Poirot volvió a doblar la hoja de papel.
—Esto, amigo mío, saldrá en los diarios de mañana.
Le miré en el colmo del asombro.
—Pero no es cierto. ¡No está en Liverpool!
Poirot me miró sonriente.
— ¡Usted tiene la inteligencia muy despierta! Es cierto, no se le ha visto en Liverpool. El inspector Raglán no quería dejarme enviar esta nota a la prensa, sobre todo porque no podía explicarle nada más, pero le aseguré que unos resultados interesantísimos se derivarían de su publicación y cedió, pero con la condición de que él declinaba toda responsabilidad.
Le miré asombrado y él me sonrió.
—Para serle franco —declaré finalmente—, no sé lo que usted espera conseguir con esto.
—Debería usted emplear más sus células grises —opinó Poirot
VOY AQUÍ gravemente.
Se acercó a mi mesa de trabajo.
—Es usted aficionado a la mecánica —dijo, inspeccionando mis trabajos.

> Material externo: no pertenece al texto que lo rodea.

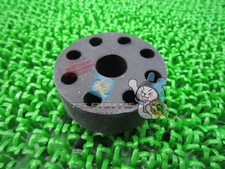 Tank Damper Rubber for TW200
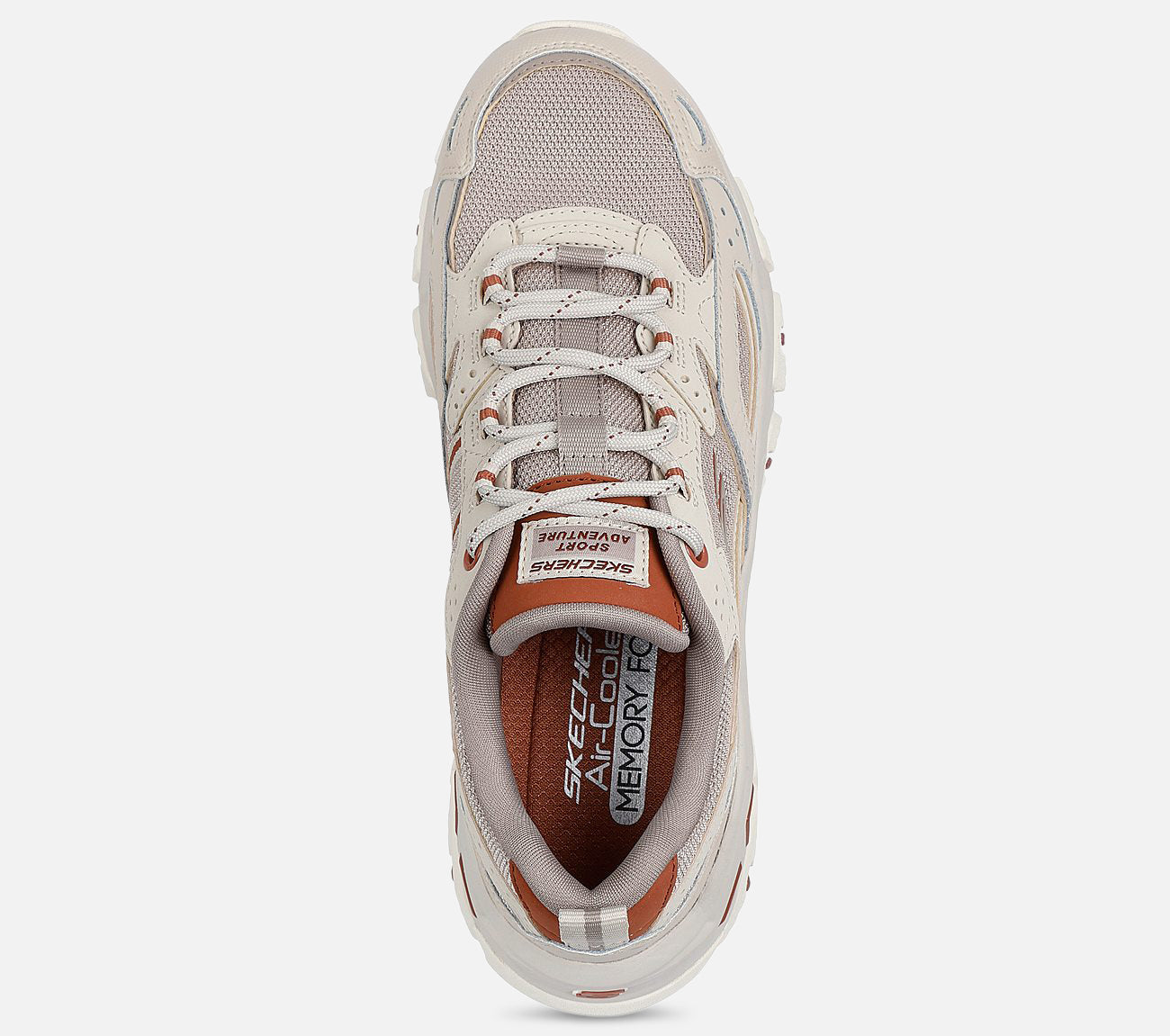 D'Lites Hiker - Echo Lake Shoe Skechers.dk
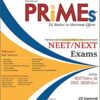 PRiMEs – PG Review In Minimal Efforts (Volume-1)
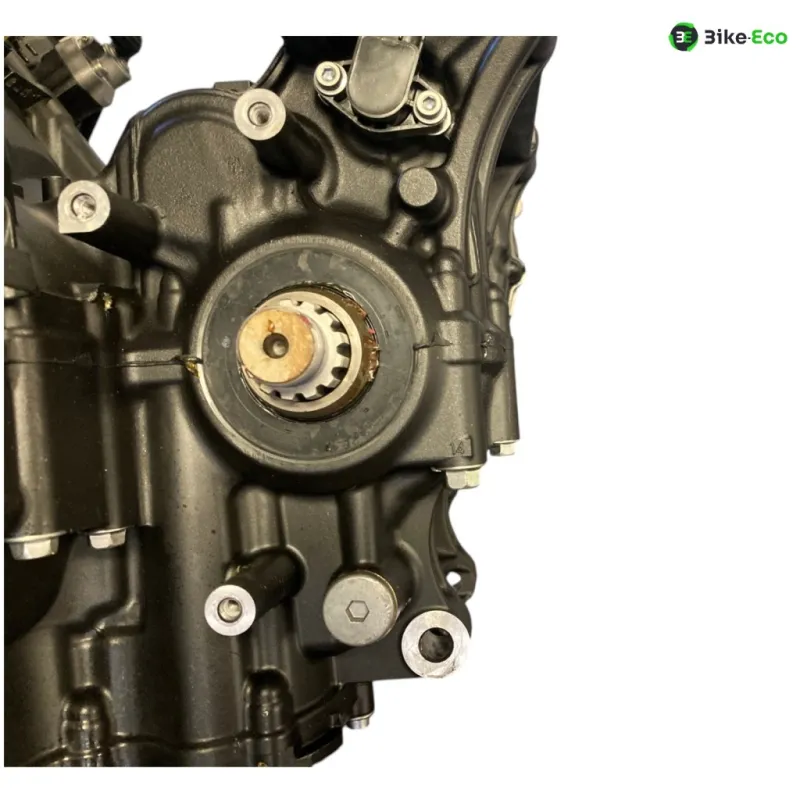 Moteur YAMAHA XSR 900 2022-2026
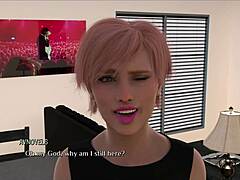 sensual day with anime games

Todo hombre tiene una afición u otra. Yo llamé inmediatamente la atención de Poirot sobre mi aparato de radio. Al encontrar en él un auditorio bien dispuesto, le enseñé una o dos invenciones mías, cosas sin importancia, pero que son útiles en la casa.

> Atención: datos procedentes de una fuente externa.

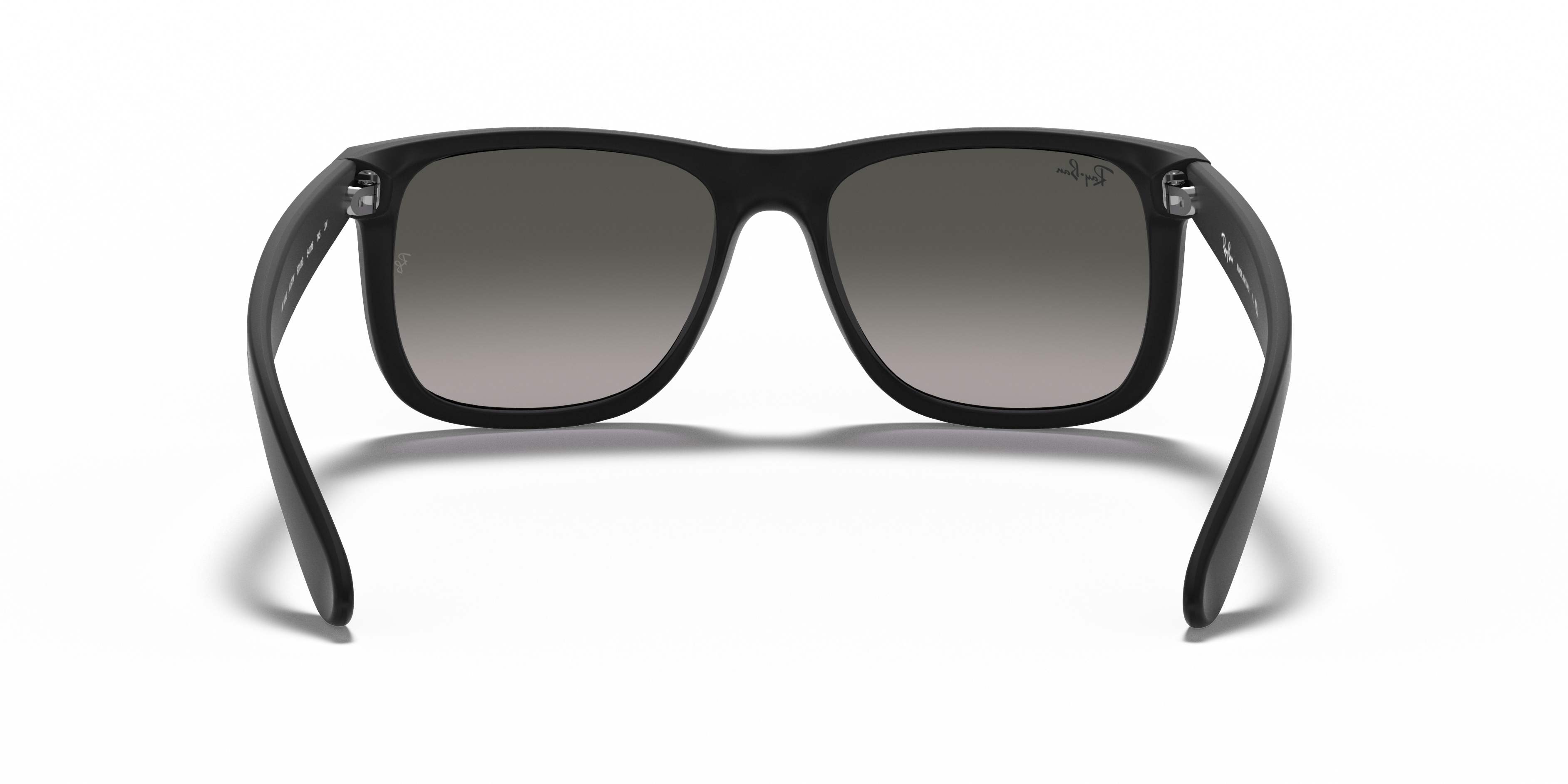 RAY-BAN RB4165 JUSTIN 601/8G 55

—Decididamente —comentó Poirot—, debería ser inventor y no médico. Pero oigo el timbre. Aquí tiene a su paciente. Vamos al consultorio.
Antes ya me había llamado la atención la madura belleza del ama de llaves. Volvió a impresionarme. Vestida muy sencilla de negro, alta, erguida y de aspecto independiente como siempre, con sus grandes ojos negros y un poco de color en sus mejillas, por lo general pálidas, comprendí que de joven había sido muy hermosa.
—Buenos días, mademoiselle —saludó Poirot—. ¿Quiere usted sentarse? El doctor Sheppard ha tenido la bondad de prestarme su consultorio para una conversación que deseo sostener con usted.
Miss Russell se sentó con su sangre fría habitual.
Si estaba interiormente agitada, exteriormente no lo manifestaba en lo más mínimo.
—Miss Russell, tengo noticias para usted.